From Saturday's Globe and Mail

The confessions of a sentence junkie may not have the inherent squalid drama of accounts by opium eaters, World of Warcraft addicts or even chocoholics, but the self-revelation can be every bit as fraught.

In Reading Like a Writer, Francine Prose tells the story of young author she knows who, when asked by his high-powered agent what subjects he was most interested in writing about, confessed that “[w]hat he really cared about, what he wanted most of all was to write … really great sentences.”

His agent told him, after a sigh (no doubt a heavy one): “Promise me that you will never, ever in your life say that to an American publisher.”

It has been a decade since the infamous A Reader’s Manifesto was published in The Atlantic Monthly. This screed by one B.R. Myers, which flayed the prose of E. Annie Proulx, Cormac McCarthy, Don DeLillo, Paul Auster and others, waged an attack on what he called “the sentence cult.”
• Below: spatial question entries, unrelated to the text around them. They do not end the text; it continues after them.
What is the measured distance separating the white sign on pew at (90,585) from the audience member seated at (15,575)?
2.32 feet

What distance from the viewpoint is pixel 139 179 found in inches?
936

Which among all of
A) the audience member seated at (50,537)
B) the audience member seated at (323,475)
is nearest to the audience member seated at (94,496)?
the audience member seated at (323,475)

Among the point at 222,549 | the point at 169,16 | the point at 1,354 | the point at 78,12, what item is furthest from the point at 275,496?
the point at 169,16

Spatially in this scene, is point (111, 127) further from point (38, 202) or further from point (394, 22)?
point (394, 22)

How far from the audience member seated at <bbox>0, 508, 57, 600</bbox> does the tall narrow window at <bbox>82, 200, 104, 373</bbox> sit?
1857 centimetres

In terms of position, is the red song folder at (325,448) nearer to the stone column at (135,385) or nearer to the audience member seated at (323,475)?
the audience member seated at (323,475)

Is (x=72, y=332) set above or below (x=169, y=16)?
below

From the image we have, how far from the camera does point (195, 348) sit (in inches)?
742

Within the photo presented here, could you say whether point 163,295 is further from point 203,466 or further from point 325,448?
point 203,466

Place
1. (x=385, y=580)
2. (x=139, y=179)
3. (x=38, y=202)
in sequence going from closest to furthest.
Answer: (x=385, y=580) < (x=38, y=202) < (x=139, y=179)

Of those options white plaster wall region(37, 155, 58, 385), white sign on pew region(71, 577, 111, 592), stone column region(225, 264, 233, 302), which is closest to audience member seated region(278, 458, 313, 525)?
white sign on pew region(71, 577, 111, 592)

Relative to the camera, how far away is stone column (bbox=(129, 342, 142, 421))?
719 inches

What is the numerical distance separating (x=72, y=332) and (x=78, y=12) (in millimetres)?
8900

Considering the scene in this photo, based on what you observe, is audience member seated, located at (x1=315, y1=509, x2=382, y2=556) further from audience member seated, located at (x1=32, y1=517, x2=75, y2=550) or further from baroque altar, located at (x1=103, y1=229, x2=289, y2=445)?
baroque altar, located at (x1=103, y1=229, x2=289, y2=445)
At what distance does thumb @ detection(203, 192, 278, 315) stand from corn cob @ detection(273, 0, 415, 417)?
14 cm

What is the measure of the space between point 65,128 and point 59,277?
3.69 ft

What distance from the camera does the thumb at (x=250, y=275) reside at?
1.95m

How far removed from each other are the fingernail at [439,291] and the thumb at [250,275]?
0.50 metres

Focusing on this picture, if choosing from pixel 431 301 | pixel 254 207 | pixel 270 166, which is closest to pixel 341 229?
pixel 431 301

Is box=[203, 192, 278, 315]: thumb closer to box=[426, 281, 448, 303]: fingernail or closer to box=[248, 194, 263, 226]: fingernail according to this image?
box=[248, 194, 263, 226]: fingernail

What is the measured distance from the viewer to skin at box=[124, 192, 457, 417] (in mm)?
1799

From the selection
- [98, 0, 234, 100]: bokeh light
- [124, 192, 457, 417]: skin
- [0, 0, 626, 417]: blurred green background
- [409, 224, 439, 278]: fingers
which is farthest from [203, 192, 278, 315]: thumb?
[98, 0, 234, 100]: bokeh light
As a card-carrying cult member, I can still recall the sting of the assault. Myers’s primary targets were reviewers who felt compelled to tell the reader “some nonsense about sentences that ‘slither and pounce,” blinded by the pretension and vapidity of contemporary literary fiction. (An extreme example, but it’ll do: In a Globe and Mail review in 2000, I spent the first four paragraphs waxing ecstatic over Rick Moody’s way with a sentence.)

Worse yet, the examples Myers used to lay waste to DeLillo and Moody, the novel White Noise and the short story Demonology are in my junkie pantheon.

The highest praise non-members of the cult can give a book is the wan “The writing doesn’t call attention to itself.” In other words, just get on with the story so that the reader can pretend it wrote itself. (A twist on Roland Barthes’s death of the author?)

The go-to guy for these puritans, who no doubt have Strunk & Whites’ The Elements of Style tattooed on their chests, is Elmore Leonard: “If it sounds like writing, I take it out.” (The advice of those spoilsports Strunk & White would eviscerate the King James New Testament, with its rule-breaking sentences beginning with prepositions and replete with oddly placed italics. (A personal favourite: “For without are dogs, and sorcerers, and whoremongers, and murderers, and idolaters, and whosoever loveth and maketh a lie”: Revelations 22:15)

So hail the new junkie king, Stanley Fish, and his slender but potent volume How to Write a Sentence: and How to Read One. Fish, a distinguished law professor and literary theorist, and a New York Times columnist, is the anti-Strunk & White. (In fact, he has a chapter titled Why You Won’t Find The Answer in Strunk and White.) Fish belongs to the “tribe of sentence watchers” who exalt over the performance of a sentence in the same way sports junkies exclaim while watching highlights; “[Y]ou know,” he writes, “the five greatest dunks, or the ten greatest catches.”

In a joyful and lucid manner, Fish demonstrates that the issue is not an oppositional “style versus content” or “style versus substance,” but that style IS substance: “The shaping power of language cannot be avoided. … We can only choose our style, not choose to abandon style, and it behooves us to know what the various styles in our repertoire are for and what they can do.”

Fish finds slam dunks everywhere from Milton to Martin Luther King Jr., from Henry James to Hemingway, from Joyce to a quote from Joan Crawford.